Standing in line at Big Lots last week, buying my favorite off-brand treats for my big X-mas feast (a bag of Two Musketeers bars, a couple of boxes of N&N’s and some expired Hostess cherry fruit-pies, which I will gut, mix with Sprite and call “Crancherry Sauce”), I was struck by a brilliant idea. Next to the cash register stood a slipshod, disheveled display of holiday CDs.

The cut-out bin! Of course! It’s the music industry’s version of the Island of Misfits Toys.

I’ve long been a fan of clearance music in unlikely places. I had a friend who used to raid them, then sell “rare” CDs on eBay to overseas buyers who didn’t know any better.

It’s also where you can find the true outcasts of the music world — guys who make bawdy music for truck drivers, sketchy “Greatest Hits” compilations that feature re-recordings of the original hits and any number of bizzaro novelty records.

I hastily grabbed a stack of $4 discs and ran home to make my playlist. The first of my hidden-and-probably-should-remain-that-way gems was a no-brainer. The cover of 13 Days of Christmas: A Romping Redneck Celebration was calling my name, with a little hottie in a leopardskin halter-top standing in front of her festive trailer and telling me, “Come hither, y’all.”

This is the kind of stuff you play to really anger, offend and annoy your guests. In other words, perfect! The level of comedy is right up there with Larry the Cable guy — the first track is “The 12 Redneck Days of Christmas” and it rattles off a laundry list of items the singer’s true love gave to him, including “a ticket to a NASCAR race” and “three coon dogs.” I’m not sure what a “coon dog” is, but after a few swigs from that Wild Irish Rose, I am sure it will have my guests howling with laughter.
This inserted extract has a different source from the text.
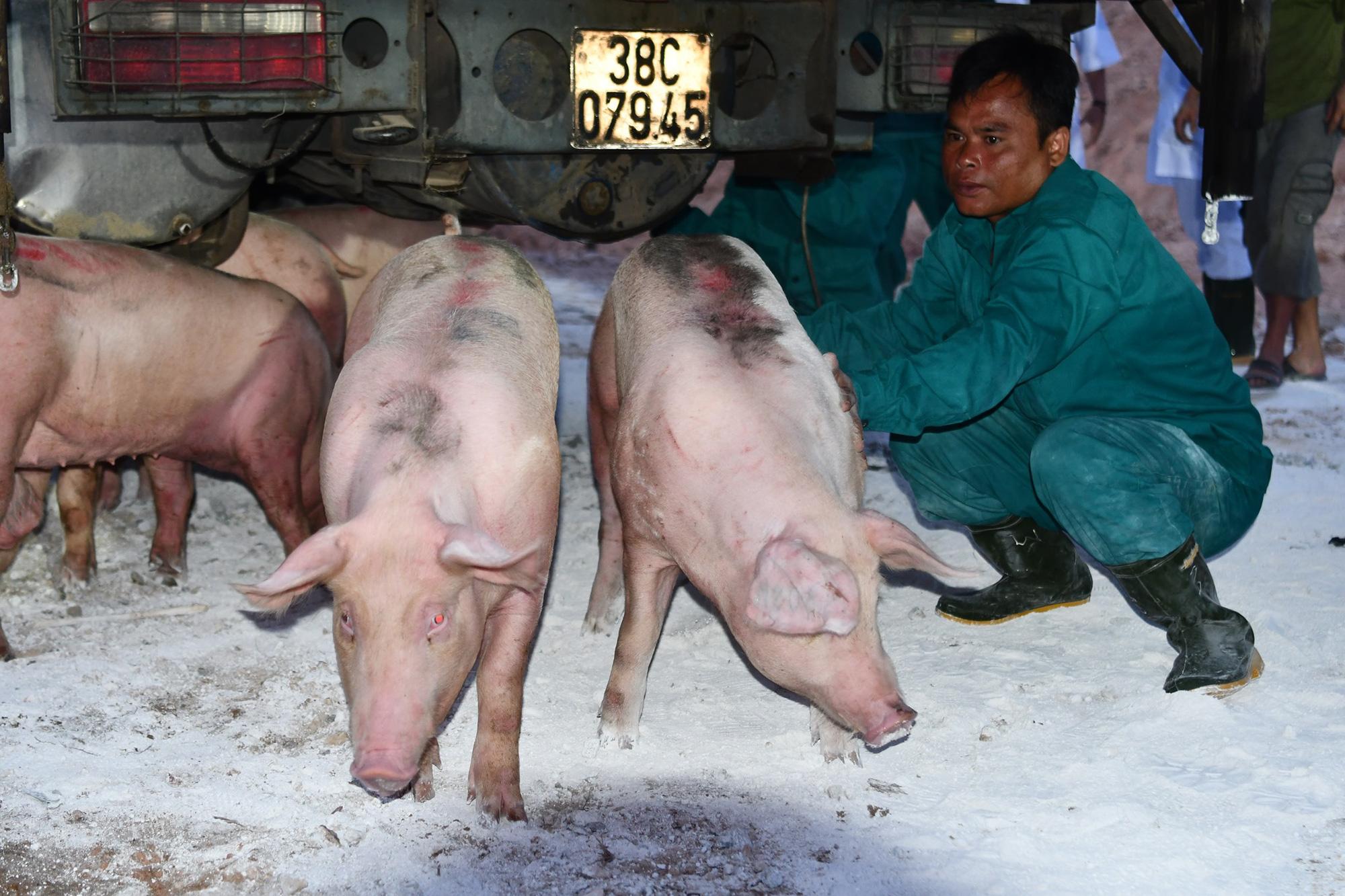 Giá heo hơi hôm nay 27/6: Giá heo tăng, lo ngại dịch tả lợn châu Phi tái phát - Ảnh 1.
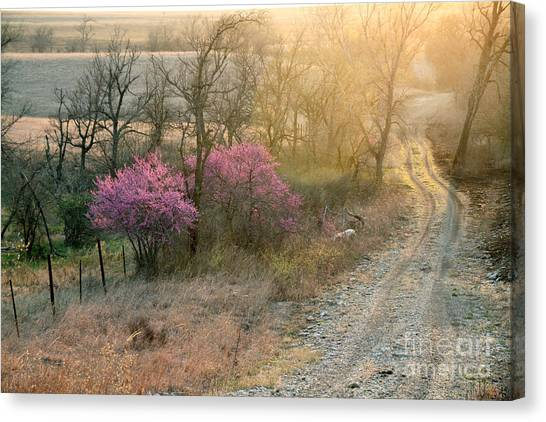 Flint Hills Spring Canvas Print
In case Bluegrass doesn’t fit the mood, I also grabbed A Cowboy Christmas, 10 tracks of Christmas tunes
by an odd batch of male Country singers, including Merle Haggard, Glen Campbell and Charley Pride. I had Hee-Haw in mind when I grabbed this one, mostly because Roy Clark is on it. Roy does a cheesy “God Rest Ye Merry Gentlemen” that sounds like “The Devil Went Down to Georgia” as played by the mechanical band at Chuck E. Cheese. Man, I miss Hee-Haw.

I was also excited to see that Lee Greenwood has other songs besides that awful “God Bless the U.S.A.” one. He totally nails “What Child is This?” and makes me fall in love with America all over again.

While this is less offensive than the “redneck” disc, it’s also not as funny. I may start off with this one, before everyone gets wasted.

Another option is to test everyone’s endurance and loyalty by kicking things off with Totally Awesome Christmas. If we can all make it through Hillary Duff’s ridiculous “Santa Claus (Remix)” (which sounds like how you would imagine Barbie sings), it’ll be a good party.

Totally Awesome (threateningly billed as “Volume 1”) is 12 songs by the latest Pop tarts (though, strangely, Rascal Flatts is on here; those guys are, like, totally old). All of them sound like they were made at one of those amusement park “Record A Song for $5” shops. Jesse McCartney’s “Winter Wonderland” sounds like it was recorded in 10 minutes.

There are better “Music for Karaoke” CDs than this. I’d make fun of Allana Lohan’s “Rockin’ Around the
Christmas Tree” (which is about as far away from “rockin’ as you can get), but she sounds like she’s 6-years-old. So I’ll just say … good job, sweetie, Aren’t you just adorable.

All together, it may not be the best holiday playlist ever. But it’ll do in a pinch. I’m looking at it this way: At least I’ll have coasters.